The Regression Specification Error Test (RESET) adds powers of fitted values Ŷ to the regression and tests their joint significance. Rejection suggests omitted nonlinearity or wrong functional form, though RESET does not identify the specific misspecification.
You have learned to estimate multiple regression models and to test hypotheses using F-statistics. The RESET test is a clever application of that same F-test machinery, turned inward: instead of testing whether certain external variables matter, it tests whether your own model's predictions can predict *themselves better* with a nonlinear adjustment. The insight is that if you have specified the correct functional form, the fitted values Ŷ already summarize everything the regressors can tell you about Y. Any remaining systematic pattern in Y — anything left for Ŷ², Ŷ³, or higher powers to explain — is evidence that the linear model is leaving structure on the table.

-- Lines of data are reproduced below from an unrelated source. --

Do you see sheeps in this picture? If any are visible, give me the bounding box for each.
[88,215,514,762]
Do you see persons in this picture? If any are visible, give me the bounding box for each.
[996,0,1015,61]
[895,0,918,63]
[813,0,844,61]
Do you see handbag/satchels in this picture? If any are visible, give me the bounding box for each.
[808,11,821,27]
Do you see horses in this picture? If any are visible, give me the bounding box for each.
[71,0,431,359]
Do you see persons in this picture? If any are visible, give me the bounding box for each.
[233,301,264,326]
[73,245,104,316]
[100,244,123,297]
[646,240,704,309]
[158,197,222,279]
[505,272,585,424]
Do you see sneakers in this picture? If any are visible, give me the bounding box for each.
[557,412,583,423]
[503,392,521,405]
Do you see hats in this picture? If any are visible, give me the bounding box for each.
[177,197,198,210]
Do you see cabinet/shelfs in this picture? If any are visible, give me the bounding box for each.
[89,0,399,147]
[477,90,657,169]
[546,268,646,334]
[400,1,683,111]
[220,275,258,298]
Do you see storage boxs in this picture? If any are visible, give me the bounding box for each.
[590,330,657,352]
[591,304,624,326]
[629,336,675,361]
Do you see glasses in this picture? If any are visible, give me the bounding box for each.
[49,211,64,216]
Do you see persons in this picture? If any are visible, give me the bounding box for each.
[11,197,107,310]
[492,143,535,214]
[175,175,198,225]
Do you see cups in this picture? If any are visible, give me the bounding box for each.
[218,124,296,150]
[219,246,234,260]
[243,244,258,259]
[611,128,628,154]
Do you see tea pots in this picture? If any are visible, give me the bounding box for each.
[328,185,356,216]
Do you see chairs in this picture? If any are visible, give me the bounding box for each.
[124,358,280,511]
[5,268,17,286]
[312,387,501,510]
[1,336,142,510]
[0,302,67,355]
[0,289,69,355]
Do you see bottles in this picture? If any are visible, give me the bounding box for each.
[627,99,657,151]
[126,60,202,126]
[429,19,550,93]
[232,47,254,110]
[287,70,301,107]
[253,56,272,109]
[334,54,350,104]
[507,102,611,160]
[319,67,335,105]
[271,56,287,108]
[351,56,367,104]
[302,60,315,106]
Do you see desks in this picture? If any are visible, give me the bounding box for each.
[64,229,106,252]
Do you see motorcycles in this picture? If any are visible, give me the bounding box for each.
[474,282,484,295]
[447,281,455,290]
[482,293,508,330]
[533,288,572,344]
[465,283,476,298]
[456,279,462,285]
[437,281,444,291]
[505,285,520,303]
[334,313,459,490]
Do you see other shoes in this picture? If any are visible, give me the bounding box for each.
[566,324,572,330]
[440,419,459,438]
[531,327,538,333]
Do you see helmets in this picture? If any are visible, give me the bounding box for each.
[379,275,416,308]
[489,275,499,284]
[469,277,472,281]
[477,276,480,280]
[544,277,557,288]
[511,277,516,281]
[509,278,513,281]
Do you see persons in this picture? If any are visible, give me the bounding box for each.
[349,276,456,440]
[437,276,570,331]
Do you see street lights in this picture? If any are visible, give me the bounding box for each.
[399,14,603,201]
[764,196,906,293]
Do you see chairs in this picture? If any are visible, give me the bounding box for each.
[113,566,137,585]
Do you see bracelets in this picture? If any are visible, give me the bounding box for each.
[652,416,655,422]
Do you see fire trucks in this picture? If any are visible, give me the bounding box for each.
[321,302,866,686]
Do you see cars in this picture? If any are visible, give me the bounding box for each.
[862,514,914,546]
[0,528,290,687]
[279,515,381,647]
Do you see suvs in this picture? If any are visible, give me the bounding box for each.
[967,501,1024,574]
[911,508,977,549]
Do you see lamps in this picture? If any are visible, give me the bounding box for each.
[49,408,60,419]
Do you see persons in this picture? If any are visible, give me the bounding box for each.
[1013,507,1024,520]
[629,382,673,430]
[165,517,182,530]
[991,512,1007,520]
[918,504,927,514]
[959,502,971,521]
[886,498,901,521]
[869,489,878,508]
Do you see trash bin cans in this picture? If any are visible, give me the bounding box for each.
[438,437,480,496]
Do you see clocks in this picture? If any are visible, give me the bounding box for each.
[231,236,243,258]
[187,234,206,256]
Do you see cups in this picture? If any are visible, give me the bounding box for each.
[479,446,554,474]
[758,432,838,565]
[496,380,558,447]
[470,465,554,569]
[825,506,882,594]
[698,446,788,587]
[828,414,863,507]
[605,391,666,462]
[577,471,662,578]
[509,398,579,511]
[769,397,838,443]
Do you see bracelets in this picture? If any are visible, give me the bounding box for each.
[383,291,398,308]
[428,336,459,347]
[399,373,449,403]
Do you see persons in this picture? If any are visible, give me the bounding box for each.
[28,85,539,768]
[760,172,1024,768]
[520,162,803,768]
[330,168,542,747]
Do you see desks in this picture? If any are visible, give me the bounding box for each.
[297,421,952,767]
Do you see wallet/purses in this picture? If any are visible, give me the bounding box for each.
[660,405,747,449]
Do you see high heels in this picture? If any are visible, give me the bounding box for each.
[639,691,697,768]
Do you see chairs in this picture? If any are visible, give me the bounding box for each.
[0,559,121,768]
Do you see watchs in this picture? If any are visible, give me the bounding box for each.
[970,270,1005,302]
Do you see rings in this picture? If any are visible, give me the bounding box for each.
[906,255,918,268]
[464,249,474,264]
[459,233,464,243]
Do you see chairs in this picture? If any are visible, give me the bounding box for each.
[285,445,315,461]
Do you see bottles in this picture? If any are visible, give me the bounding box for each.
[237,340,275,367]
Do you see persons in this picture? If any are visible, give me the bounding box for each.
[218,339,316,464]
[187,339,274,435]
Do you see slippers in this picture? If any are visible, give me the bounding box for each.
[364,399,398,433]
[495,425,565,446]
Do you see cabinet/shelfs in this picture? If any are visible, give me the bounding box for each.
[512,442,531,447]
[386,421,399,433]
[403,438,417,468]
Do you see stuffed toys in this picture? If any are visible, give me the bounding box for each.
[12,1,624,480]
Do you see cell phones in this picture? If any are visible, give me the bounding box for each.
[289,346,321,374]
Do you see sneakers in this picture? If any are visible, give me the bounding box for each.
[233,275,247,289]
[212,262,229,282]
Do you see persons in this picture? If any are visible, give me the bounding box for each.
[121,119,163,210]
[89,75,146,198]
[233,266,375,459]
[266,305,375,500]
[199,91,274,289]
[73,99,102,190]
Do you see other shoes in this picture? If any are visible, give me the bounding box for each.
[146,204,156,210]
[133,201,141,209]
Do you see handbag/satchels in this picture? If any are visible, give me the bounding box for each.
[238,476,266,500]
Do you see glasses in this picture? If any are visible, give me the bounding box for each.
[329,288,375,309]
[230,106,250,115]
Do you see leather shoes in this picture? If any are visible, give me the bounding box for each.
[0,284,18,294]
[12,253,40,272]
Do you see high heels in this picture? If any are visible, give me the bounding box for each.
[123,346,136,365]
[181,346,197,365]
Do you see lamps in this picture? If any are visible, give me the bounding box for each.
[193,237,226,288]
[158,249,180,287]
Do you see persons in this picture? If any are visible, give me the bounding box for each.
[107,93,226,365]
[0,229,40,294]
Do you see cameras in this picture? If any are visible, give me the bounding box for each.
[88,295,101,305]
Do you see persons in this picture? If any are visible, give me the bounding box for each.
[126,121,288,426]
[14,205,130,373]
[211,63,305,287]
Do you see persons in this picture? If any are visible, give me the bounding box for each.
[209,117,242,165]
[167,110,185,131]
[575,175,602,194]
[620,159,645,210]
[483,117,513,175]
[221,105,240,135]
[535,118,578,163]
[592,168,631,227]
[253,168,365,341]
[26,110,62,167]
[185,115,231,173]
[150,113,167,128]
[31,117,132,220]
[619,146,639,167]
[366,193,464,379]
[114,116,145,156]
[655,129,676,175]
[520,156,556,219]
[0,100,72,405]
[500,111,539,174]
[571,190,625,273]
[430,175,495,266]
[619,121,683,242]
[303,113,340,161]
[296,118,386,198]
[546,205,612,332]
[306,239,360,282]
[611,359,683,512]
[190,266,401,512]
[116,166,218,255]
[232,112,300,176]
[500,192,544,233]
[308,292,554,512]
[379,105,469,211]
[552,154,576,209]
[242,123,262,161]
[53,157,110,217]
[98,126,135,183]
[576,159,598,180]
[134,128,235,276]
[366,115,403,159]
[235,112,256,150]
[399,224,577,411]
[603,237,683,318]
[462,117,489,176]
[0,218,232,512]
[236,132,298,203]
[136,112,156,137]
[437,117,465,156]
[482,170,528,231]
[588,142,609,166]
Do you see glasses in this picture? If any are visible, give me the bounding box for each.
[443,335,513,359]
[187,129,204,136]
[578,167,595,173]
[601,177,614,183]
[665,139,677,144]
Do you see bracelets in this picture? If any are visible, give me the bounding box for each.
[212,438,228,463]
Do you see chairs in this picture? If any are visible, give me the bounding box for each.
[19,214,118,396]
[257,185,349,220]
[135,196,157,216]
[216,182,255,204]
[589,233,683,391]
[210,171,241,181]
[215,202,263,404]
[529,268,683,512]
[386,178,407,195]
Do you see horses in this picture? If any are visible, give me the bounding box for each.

The mechanics work as follows. Estimate your original model: Y = β₀ + β₁X₁ + β₂X₂ + ... + u, and save the fitted values Ŷ. Then run an augmented regression that adds Ŷ² (and optionally Ŷ³) as additional regressors: Y = β₀ + β₁X₁ + β₂X₂ + ... + γ₁Ŷ² + γ₂Ŷ³ + u. The null hypothesis is γ₁ = γ₂ = 0 — the powers add nothing. Test this with an F-statistic comparing restricted (original) to unrestricted (augmented) models. Rejection of the null at conventional significance levels is a signal of functional form misspecification: the linear model is not capturing the true shape of the relationship between Y and the regressors.
What is RESET detecting? It is sensitive to several problems simultaneously. Omitting a relevant variable that enters nonlinearly shows up as unexplained curvature, which Ŷ² and Ŷ³ can partially absorb. Using a linear form when the true relationship is log-linear, quadratic, or otherwise curved triggers rejection. Missing interaction terms between regressors can also show up. This breadth makes RESET a useful screening test — a positive test should prompt you to reconsider your specification. The limitation is the same breadth: RESET does not tell you which of these problems you have, only that something is wrong.
A useful mental model: Ŷ is a linear combination of your regressors, so Ŷ² is a sum of all pairwise products and squared terms from those regressors. When RESET rejects, it is essentially saying that some combination of quadratic and interaction terms among your existing regressors would improve the fit. Common remedies include adding squared terms for regressors that might have diminishing or accelerating effects, adding interaction terms, transforming variables (log, square root), or reconsidering whether the outcome variable itself should be transformed. RESET is the diagnostic; what to do after rejection requires substantive judgment about the underlying economic relationship.